26. Februar 2020 222241 0 Comments

Pure Pleasure SD 11601

„Blacknuss“ – Rahsaan Roland Kirk (ts, fl, manzello, stritch, whistle, gong, voc); Dick Griffin (tb); Charles McGhee (tp); Billy Butler (g); Richard Tee (p); Mickey Turner (org); Henry Pearson (b); Bernard Purdie, Khalil Mhdri (dr); Arthur Jenkins (cga, perc); a.o.

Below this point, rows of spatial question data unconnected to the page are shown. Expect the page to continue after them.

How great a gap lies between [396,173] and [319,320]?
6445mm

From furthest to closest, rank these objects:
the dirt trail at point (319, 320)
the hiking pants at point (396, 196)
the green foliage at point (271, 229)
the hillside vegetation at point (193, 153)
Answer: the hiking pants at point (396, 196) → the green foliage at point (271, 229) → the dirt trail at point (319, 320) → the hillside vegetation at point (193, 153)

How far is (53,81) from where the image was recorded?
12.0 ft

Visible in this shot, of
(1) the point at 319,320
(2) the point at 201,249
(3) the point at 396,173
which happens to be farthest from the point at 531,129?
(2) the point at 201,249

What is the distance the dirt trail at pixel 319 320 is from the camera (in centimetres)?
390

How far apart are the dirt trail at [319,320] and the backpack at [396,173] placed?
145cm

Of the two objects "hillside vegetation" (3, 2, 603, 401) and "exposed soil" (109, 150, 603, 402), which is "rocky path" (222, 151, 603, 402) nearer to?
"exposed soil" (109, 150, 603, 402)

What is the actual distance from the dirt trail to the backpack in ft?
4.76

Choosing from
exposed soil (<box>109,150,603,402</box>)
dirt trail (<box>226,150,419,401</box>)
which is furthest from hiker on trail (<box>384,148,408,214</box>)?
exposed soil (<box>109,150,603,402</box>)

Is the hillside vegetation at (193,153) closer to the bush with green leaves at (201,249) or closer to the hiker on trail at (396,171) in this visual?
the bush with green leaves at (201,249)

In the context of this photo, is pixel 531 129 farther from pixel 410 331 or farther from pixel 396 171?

Format: 1LP 180g 33rpm / standard sleeve
Release date: 15.03.2020
Manufacturer: Pure Pleasure
Original label: Atlantic
Genre: Jazz
From its opening bars, with Bill Salter’s bass and Rahsaan’s flute passionately playing Bill Withers‘ „Ain’t No Sunshine“, you know this isn’t an ordinary Kirk album (were any of them?). As the string section, electric piano, percussion, and Cornel Dupree’s guitar slip in the back door, one can feel the deep soul groove Kirk is bringing to the jazz fore here. As the tune fades just two and a half minutes later, the scream of Kirk’s tenor comes wailing through the intro of Marvin Gaye’s „What’s Goin‘ On“, with a funk backdrop and no wink in the corner — he’s serious. With Richard Tee’s drums kicking it, the strings developing into a wall of tension in the backing mix, and Charles McGhee’s trumpet hurling the long line back at Kirk, all bets are off — especially when they medley the mother into „Mercy Mercy Me“. By the time they reach the end of the Isleys‘ „I Love You, Yes I Do“, with the whistles, gongs, shouting, soul crooning, deep groove hustling, and greasy funk dripping from every sweet-assed note, the record could be over because the world has already turned over and surrendered — and the album is only ten minutes old! „Blacknuss“, like „The Inflated Tear“, „Volunteered Slavery“, „Rip, Rig And Panic“, and „I Talk To The Spirits“, is Kirk at his most visionary. He took the pop out of pop and made it Great Black Music. He took the jazz world down a peg to make it feel its roots in the people’s music, and consequently made great jazz from pop tunes in the same way his forbears did with Broadway show tunes. While the entire album shines like a big black sun, the other standouts include a deeply moving read of „My Girl“ and a version of „The Old Rugged Cross“ that takes it back forever from those white fundamentalists who took all the blood and sweat from its grain and replaced them with cheap tin and collection plates. On Kirk’s version, grace doesn’t come cheap, though you can certainly be a poor person to receive it. Ladies and gents, „Blacknuss“ is as deep as a soul record can be and as hot as a jazz record has any right to call itself. A work of sheer blacknuss!